Page text>
::::::::::
Yesterday afternoon my wife, niece, and I had the delight of entertaining Amba in our home. Her blog, Ambivablog, has been on my rather select blogroll for a very long time. Along with other very interesting writers she now posts at a group blog, Ambiance. I cooked brunch for all of us and we dined, drank tea, and chatted the afternoon away.

As has been my experience in meeting bloggers with whom I’ve corresponded for many years, I found Amba even more intelligent, engaging, and charming in person than is reflected in her writing, always beautifully crafted. And as has been my experience in meeting in person those whose thoughts I’ve shared in the blogosphere for so many years, meeting her was much more like seeing an old friend again than it was like welcoming a stranger.

I don’t know whether it’s apparent from my writing but in person although I try to be as kind and considerate as possible I’m also frequently fairly direct. I ask direct questions. In this case I took the opportunity of Amba’s visit and the occasion of the ninth anniversay of the attacks on September 11, 2001 to give my niece the opportunity of hearing a first-hand account of the events of that terrible day. Amba and her husband, Jacques, lived a bit more than mile from the World Trade Center at the time, heard the planes fly over their heads, and could testify to what it felt to be a New Yorker on that fateful day. A first-hand account, face to face, with a perceptive and sensitive individual who actually lived the experience is worth a thousand written accounts.
::::::::::
Data to examine>

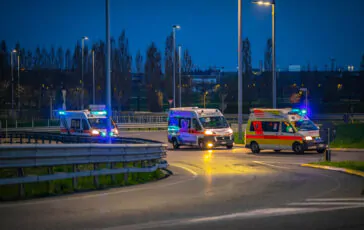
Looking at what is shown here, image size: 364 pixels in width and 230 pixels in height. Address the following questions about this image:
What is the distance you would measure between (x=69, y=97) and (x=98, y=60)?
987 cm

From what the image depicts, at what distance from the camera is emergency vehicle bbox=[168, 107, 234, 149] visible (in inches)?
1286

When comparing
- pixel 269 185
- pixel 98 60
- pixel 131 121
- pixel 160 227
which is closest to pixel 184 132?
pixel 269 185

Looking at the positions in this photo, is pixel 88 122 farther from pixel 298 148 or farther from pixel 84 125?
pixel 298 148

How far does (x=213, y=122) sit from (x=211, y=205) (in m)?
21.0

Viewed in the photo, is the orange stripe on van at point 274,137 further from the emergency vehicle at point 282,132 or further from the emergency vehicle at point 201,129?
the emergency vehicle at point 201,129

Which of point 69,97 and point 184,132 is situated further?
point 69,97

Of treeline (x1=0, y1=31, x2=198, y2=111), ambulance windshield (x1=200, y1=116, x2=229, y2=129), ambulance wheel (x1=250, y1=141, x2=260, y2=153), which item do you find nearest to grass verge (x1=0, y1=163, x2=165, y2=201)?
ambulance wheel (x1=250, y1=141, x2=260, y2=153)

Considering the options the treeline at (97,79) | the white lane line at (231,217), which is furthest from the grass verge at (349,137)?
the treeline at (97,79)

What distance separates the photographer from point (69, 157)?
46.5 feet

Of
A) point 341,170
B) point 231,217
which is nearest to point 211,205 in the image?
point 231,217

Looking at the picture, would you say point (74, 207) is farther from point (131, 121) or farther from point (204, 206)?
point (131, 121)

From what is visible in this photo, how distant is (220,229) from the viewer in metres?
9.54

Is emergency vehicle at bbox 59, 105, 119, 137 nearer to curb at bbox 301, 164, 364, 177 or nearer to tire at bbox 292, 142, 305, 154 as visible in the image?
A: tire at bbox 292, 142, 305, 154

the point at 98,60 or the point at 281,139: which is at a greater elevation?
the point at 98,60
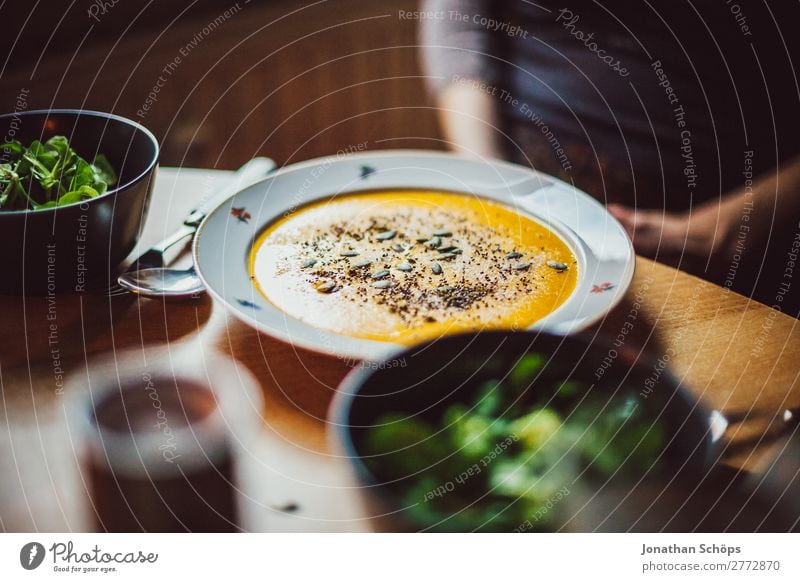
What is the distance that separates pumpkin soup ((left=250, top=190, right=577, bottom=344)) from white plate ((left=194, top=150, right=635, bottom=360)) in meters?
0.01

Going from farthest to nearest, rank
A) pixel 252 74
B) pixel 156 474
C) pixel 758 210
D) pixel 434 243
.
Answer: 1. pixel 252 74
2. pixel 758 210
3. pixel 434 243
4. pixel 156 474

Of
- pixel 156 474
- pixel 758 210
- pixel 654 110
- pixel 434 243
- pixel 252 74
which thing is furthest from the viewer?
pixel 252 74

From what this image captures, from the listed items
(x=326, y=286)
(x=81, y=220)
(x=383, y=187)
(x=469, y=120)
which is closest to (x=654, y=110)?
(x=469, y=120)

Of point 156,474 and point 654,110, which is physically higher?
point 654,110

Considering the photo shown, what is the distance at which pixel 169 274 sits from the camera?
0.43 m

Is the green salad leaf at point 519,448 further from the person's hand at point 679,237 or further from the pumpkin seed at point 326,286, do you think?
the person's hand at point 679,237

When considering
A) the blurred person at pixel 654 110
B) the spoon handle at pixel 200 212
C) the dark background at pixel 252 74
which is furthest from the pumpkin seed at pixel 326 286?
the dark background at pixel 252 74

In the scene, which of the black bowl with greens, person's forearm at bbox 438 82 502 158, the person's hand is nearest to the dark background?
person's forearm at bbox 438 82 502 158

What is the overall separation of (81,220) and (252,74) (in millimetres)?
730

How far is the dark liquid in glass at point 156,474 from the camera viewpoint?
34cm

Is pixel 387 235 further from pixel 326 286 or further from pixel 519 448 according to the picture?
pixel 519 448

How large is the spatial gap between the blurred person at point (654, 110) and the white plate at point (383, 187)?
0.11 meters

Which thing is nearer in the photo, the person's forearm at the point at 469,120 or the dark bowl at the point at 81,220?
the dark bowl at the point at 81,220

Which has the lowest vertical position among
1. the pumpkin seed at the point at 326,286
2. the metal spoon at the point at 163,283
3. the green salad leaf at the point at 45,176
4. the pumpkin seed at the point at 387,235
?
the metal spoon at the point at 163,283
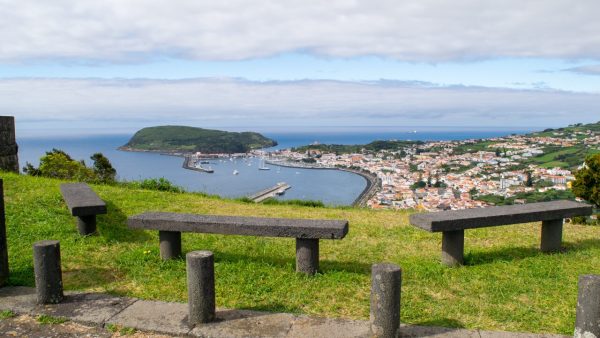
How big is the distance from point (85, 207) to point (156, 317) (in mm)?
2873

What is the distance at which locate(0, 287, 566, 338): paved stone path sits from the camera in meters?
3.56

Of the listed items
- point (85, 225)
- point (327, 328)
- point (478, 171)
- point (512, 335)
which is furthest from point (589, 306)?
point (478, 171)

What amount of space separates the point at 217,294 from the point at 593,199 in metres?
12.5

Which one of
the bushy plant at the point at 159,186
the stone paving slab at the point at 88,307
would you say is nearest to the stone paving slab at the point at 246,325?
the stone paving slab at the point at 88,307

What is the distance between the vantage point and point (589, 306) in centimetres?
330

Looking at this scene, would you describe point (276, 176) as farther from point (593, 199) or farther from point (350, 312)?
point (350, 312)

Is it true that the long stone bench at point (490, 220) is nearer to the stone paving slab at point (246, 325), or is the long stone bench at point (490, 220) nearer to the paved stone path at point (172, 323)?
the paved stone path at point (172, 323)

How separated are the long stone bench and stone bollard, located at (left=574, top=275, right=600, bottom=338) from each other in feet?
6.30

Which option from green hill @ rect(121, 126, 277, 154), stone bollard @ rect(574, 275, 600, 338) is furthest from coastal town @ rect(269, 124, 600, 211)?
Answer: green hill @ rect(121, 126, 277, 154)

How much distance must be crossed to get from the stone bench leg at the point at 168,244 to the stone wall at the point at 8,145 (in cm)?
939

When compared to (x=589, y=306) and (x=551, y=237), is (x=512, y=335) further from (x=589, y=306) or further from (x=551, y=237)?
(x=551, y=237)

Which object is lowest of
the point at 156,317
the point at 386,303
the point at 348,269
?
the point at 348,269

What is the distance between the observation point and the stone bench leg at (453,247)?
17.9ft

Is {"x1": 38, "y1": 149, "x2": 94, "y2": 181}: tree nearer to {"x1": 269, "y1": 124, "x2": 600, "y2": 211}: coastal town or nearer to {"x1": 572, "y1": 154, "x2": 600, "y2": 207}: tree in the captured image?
::::::::::
Work to complete>
a) In the text about Amba's visit, list each activity named in the last sentence of the first paragraph.
b) From the text about Amba's visit, write out the passage between "As has been my experience in meeting bloggers" and "welcoming a stranger.", inclusive.

Answers per task>
a)
- cooked brunch
- dined
- drank tea
- chatted the afternoon away

b)
As has been my experience in meeting bloggers with whom I’ve corresponded for many years, I found Amba even more intelligent, engaging, and charming in person than is reflected in her writing, always beautifully crafted. And as has been my experience in meeting in person those whose thoughts I’ve shared in the blogosphere for so many years, meeting her was much more like seeing an old friend again than it was like welcoming a stranger.